====== INFORMATION GIVEN ======

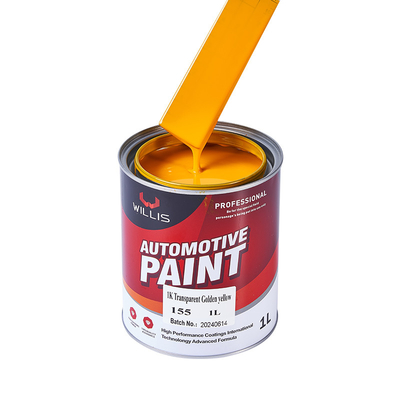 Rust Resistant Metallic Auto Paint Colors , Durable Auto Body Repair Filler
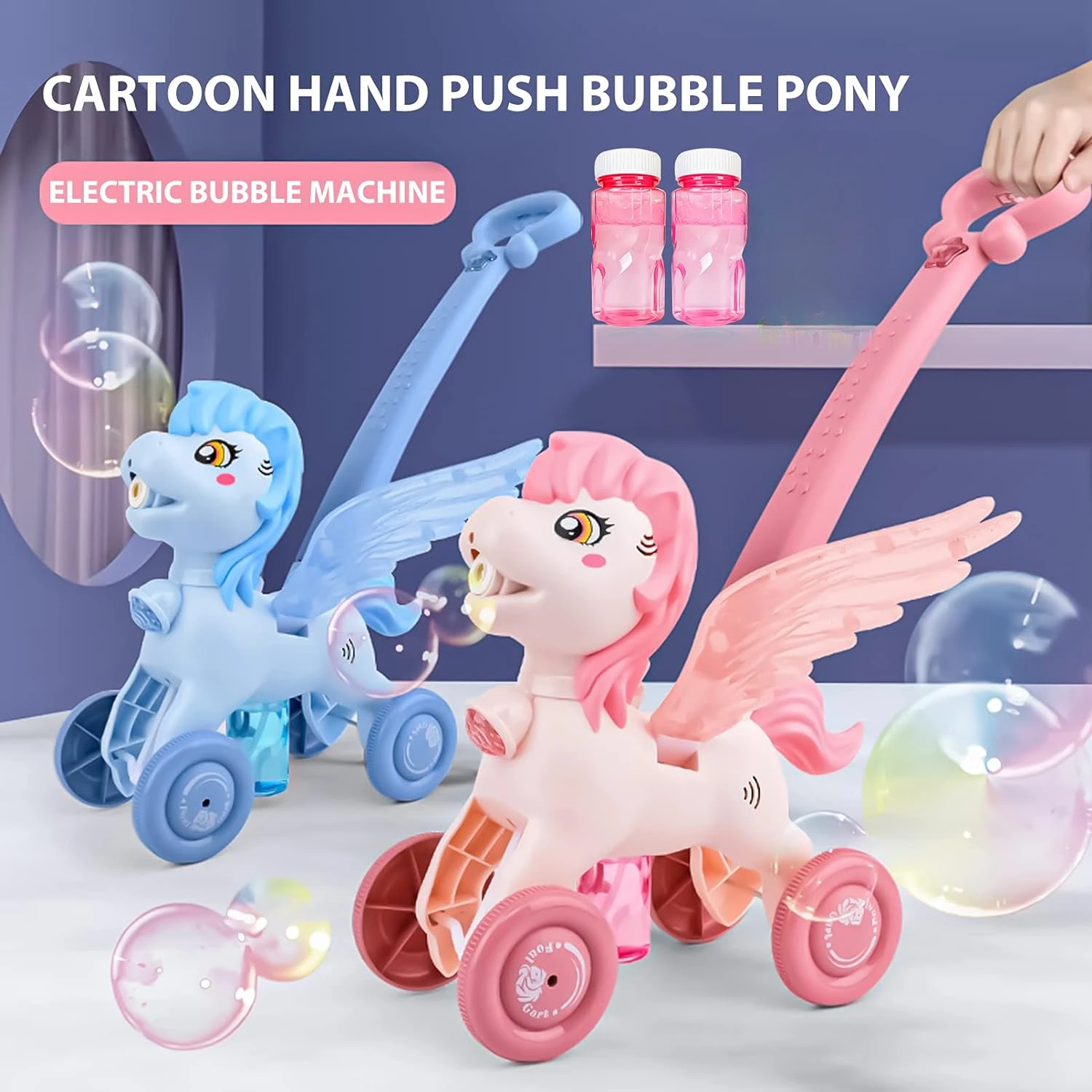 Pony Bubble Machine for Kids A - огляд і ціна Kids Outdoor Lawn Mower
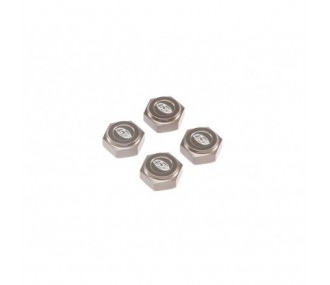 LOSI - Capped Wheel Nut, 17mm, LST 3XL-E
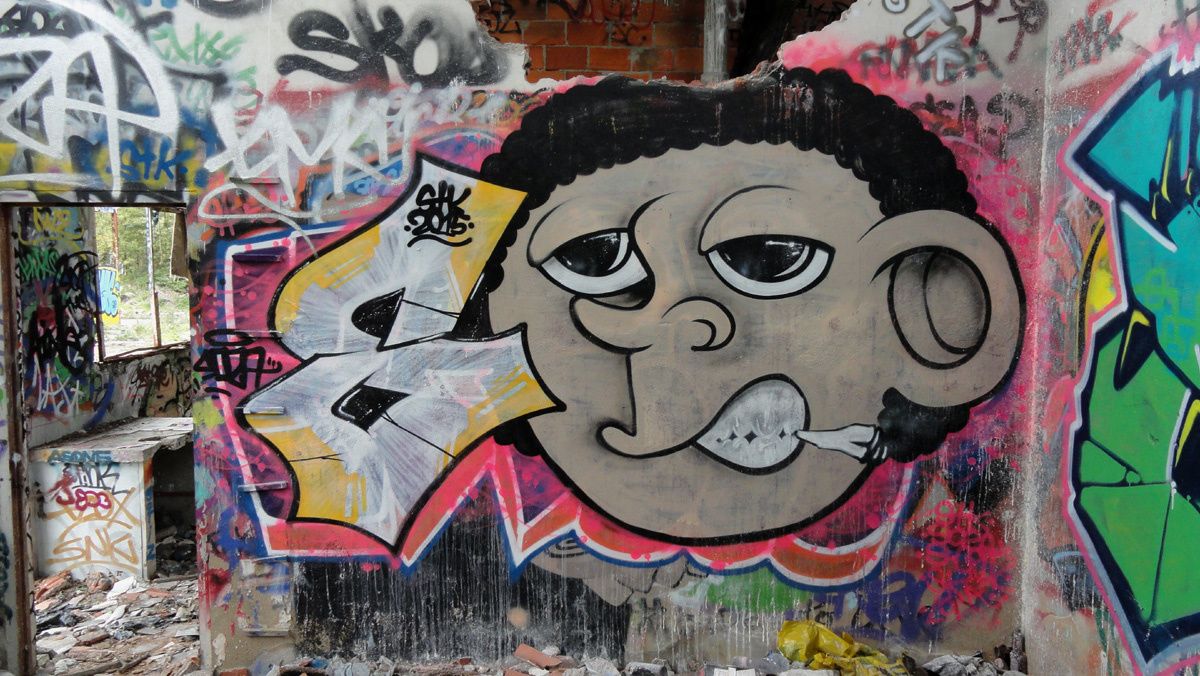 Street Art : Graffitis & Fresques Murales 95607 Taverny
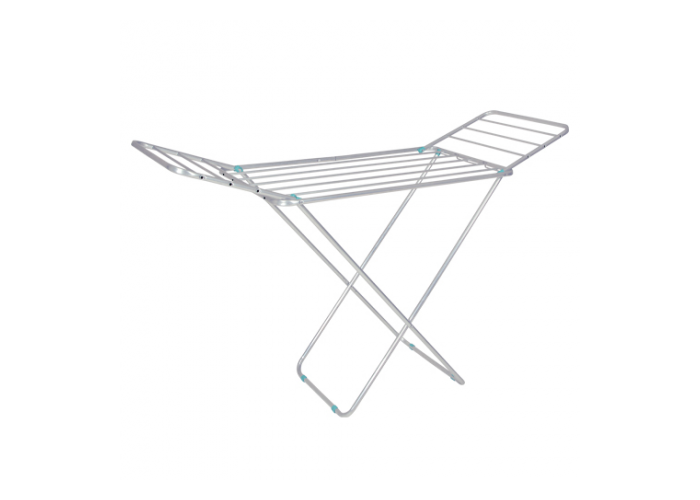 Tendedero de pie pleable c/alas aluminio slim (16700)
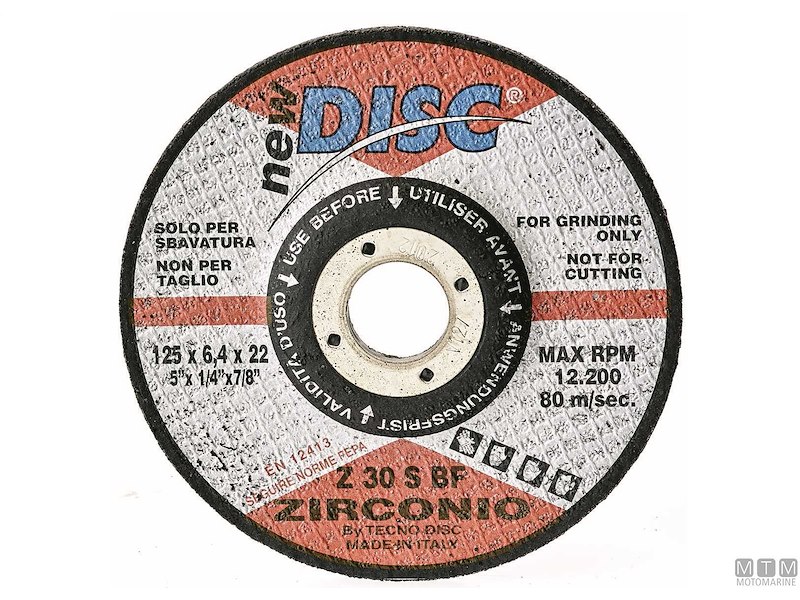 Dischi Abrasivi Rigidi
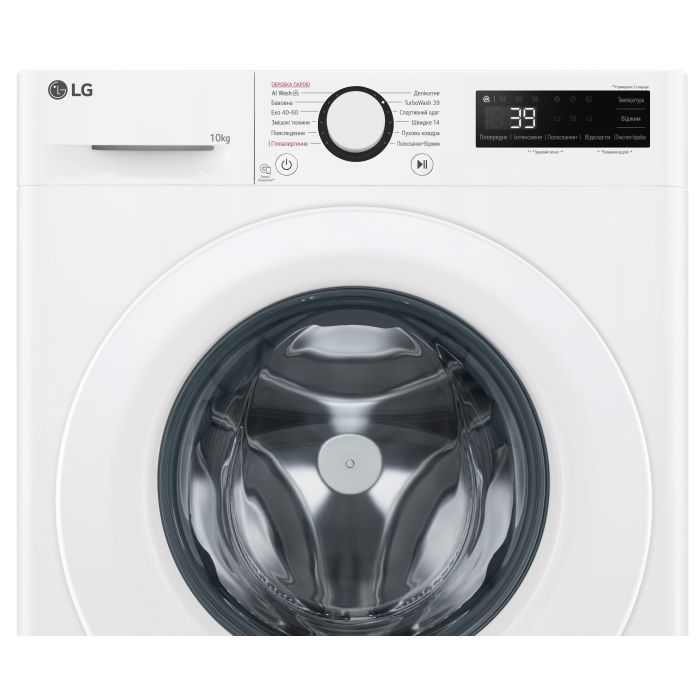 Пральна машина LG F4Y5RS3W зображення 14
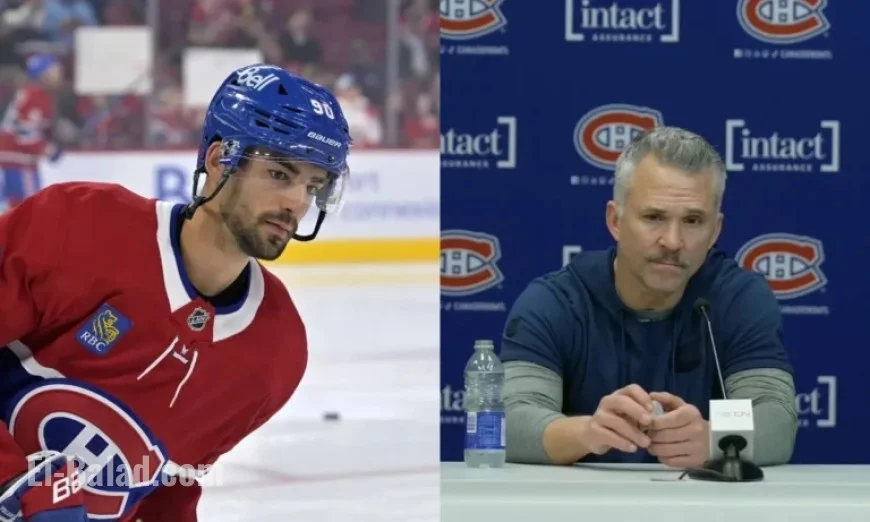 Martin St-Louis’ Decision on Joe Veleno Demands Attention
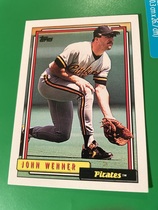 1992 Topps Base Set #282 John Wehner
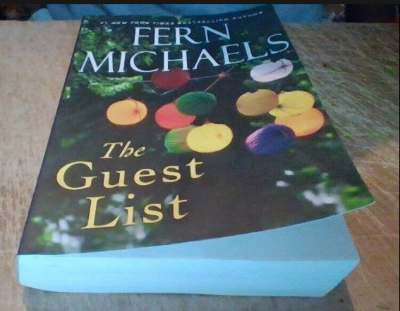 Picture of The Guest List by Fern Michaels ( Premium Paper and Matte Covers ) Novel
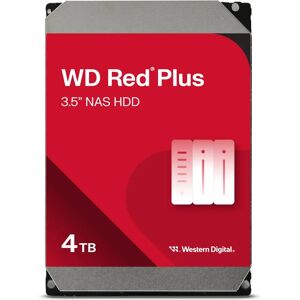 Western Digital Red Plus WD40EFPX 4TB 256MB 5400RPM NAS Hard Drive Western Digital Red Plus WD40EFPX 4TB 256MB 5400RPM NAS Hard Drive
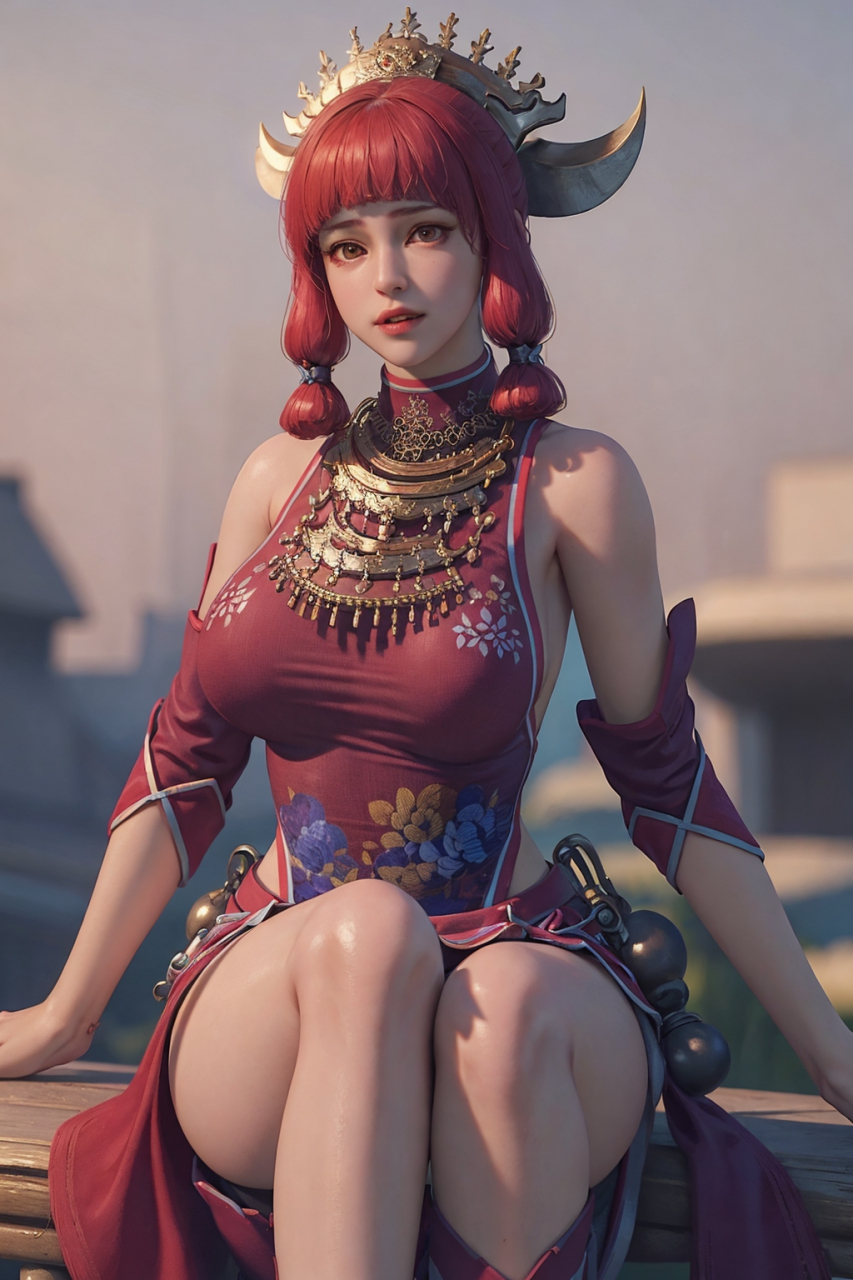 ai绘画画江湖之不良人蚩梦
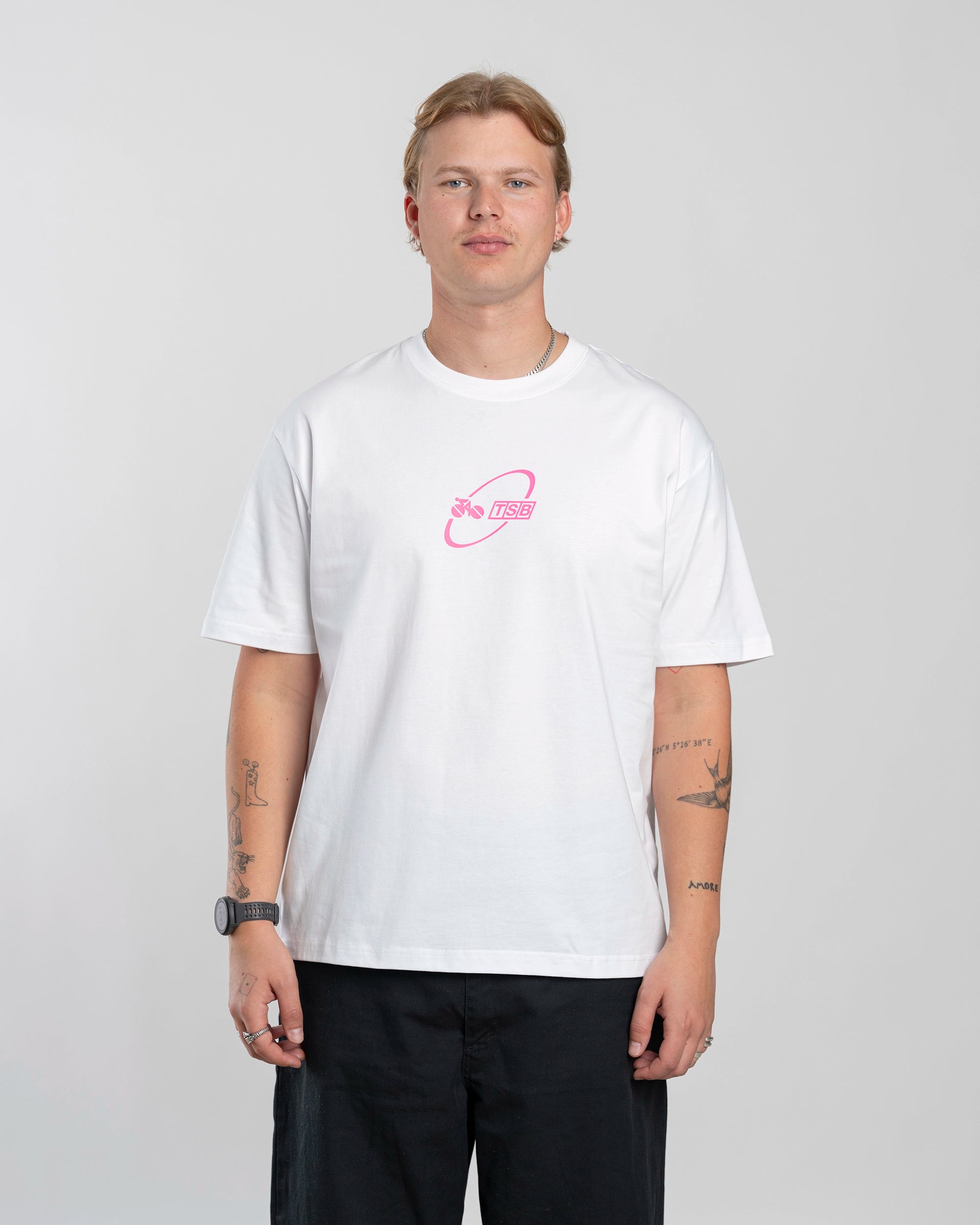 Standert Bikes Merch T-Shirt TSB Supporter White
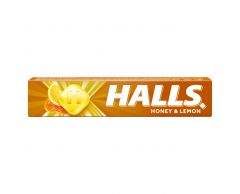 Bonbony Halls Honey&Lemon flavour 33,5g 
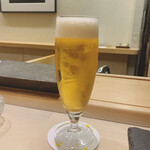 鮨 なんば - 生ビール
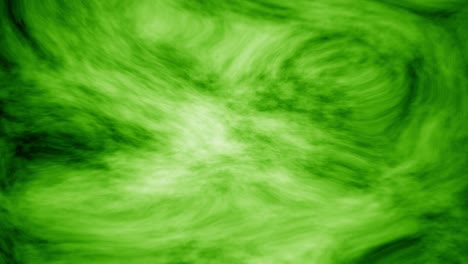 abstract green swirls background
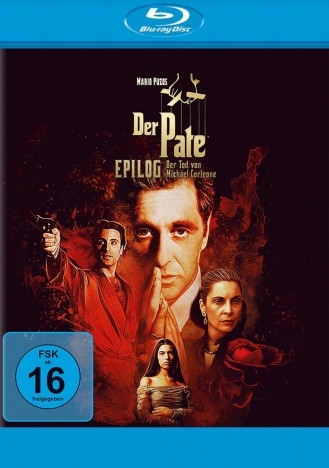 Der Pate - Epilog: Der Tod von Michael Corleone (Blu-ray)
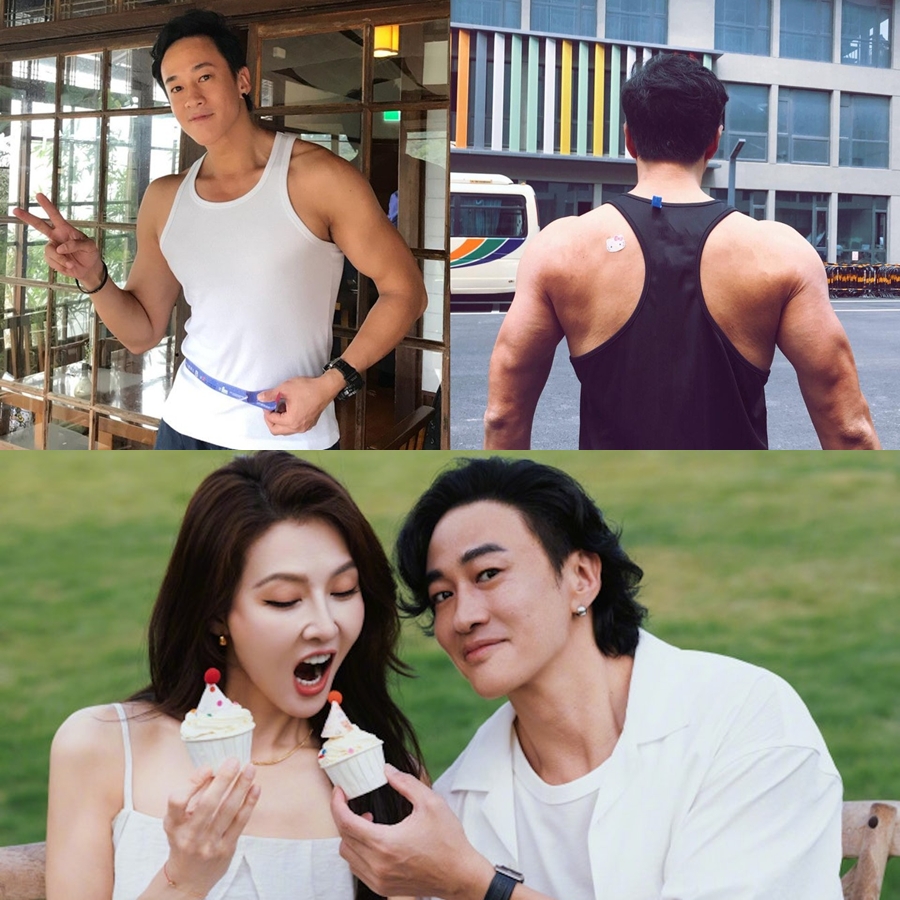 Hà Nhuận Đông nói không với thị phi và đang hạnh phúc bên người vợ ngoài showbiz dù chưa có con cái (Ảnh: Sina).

======

▶ **PROBLEM TO SOLVE**: Could you return each of the records above word for word, leaving out the picture markers?

▶ **TASK OUTPUT**:
 Rust Resistant Metallic Auto Paint Colors , Durable Auto Body Repair Filler
 Pony Bubble Machine for Kids A - огляд і ціна Kids Outdoor Lawn Mower
 LOSI - Capped Wheel Nut, 17mm, LST 3XL-E
 Street Art : Graffitis & Fresques Murales 95607 Taverny
 Tendedero de pie pleable c/alas aluminio slim (16700)
 Dischi Abrasivi Rigidi
 Пральна машина LG F4Y5RS3W зображення 14
 Martin St-Louis’ Decision on Joe Veleno Demands Attention
 1992 Topps Base Set #282 John Wehner
 Picture of The Guest List by Fern Michaels ( Premium Paper and Matte Covers ) Novel
 Western Digital Red Plus WD40EFPX 4TB 256MB 5400RPM NAS Hard Drive Western Digital Red Plus WD40EFPX 4TB 256MB 5400RPM NAS Hard Drive
 ai绘画画江湖之不良人蚩梦
 Standert Bikes Merch T-Shirt TSB Supporter White
 Bonbony Halls Honey&Lemon flavour 33,5g 
 鮨 なんば - 生ビール
 abstract green swirls background
 Der Pate - Epilog: Der Tod von Michael Corleone (Blu-ray)
 Hà Nhuận Đông nói không với thị phi và đang hạnh phúc bên người vợ ngoài showbiz dù chưa có con cái (Ảnh: Sina).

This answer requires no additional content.